Targets will depend on whether a bank is more climate focused, in which case it may increase green loans, or it may want to take a more social role and set targets to tackle financial inclusion or increase small-and-medium business loans in emerging countries, he said.

Banks have one-and-a half years to issue initial reports, but those that endorsed the process early on in its creation will start reporting on their progress in 2020, according to Ballabriga. They have up to three years to issue their specific targets.

Almost a third of the global banking system — 130 banks representing $47 trillion in assets — signed up for the principles, with some announcing some of their plans to become more sustainable. For example, Natixis rolled out a "green weighting factor," or a system whereby climate impact will determine how much capital will be allocated to financing deals.

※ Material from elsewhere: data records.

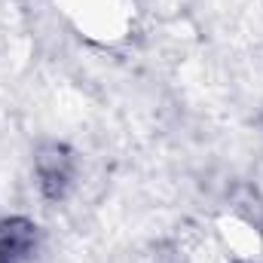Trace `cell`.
Returning a JSON list of instances; mask_svg holds the SVG:
<instances>
[{
    "label": "cell",
    "mask_w": 263,
    "mask_h": 263,
    "mask_svg": "<svg viewBox=\"0 0 263 263\" xmlns=\"http://www.w3.org/2000/svg\"><path fill=\"white\" fill-rule=\"evenodd\" d=\"M37 227L28 220H6L0 223V263H28L34 254Z\"/></svg>",
    "instance_id": "1"
},
{
    "label": "cell",
    "mask_w": 263,
    "mask_h": 263,
    "mask_svg": "<svg viewBox=\"0 0 263 263\" xmlns=\"http://www.w3.org/2000/svg\"><path fill=\"white\" fill-rule=\"evenodd\" d=\"M70 172H73V162L65 153V147L52 144L49 150H43L37 156V175H40V184L49 196H62L65 187L70 184Z\"/></svg>",
    "instance_id": "2"
}]
</instances>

Banco Bilbao Vizcaya Argentaria SA, where Ballabriga is global head of responsible banking, will, like many of its peers, invest €100 billion in sustainable projects over the next six years, which includes green bond issues and investment in renewable energy. The Spanish banking group will also bring its lending portfolio into line with the Paris Agreement. The bank secured €11.8 billion in sustainable financing in 2018 and €10 billion in the first half of 2019, Ballabriga said.

Growth in the green space will come from lending, not only to corporates for specific environmentally friendly projects, but also from environmental, social and governance-linked loans where the price of the loan would depend on ESG performance.

Loan growth essential

Banks will need to develop new products such as green loans or mortgages, he said, with green lending to small-and-medium-sized businesses and households key for the growth of sustainable financing. Advising customers on a more sustainable approach to investing will also play a role, he said.

"Banks are critical to scale up and to promote sustainable behaviors among SMEs and households so the reach of a bank is critical to have the massive scale of change we need," Ballabriga said.

"If you are mobilizing capital at the corporate level or big institutions, that's good, it's necessary, but you need to go down the pyramid and the change in sustainable finance will happen when this becomes mainstream in retail banking so banks are critical for that," he said.

Ballabriga said simply increasing green financing such as renewable energy projects was not the only solution banks could use to make the economy more sustainable. Lenders have to work with their clients to help them reduce their carbon footprint, he said.

"The big challenge is how we can help them to have a more circular business model and the role we can play as banks, here is where the change will happen because green financing is...absolutely necessary but it is not the only way," he said.

"It is not black and white — you have a lot of different shades of sustainable activities."

Ending financing to clients who continue to finance, for example, coal projects, is not an answer either, according to Ballabriga.

"If we don't finance a specific client that is too brown, if there is another bank that finances them, then we are not going to solve the problem as a system so we have help them to transform their business models in a certain way that can be more sustainable," he said.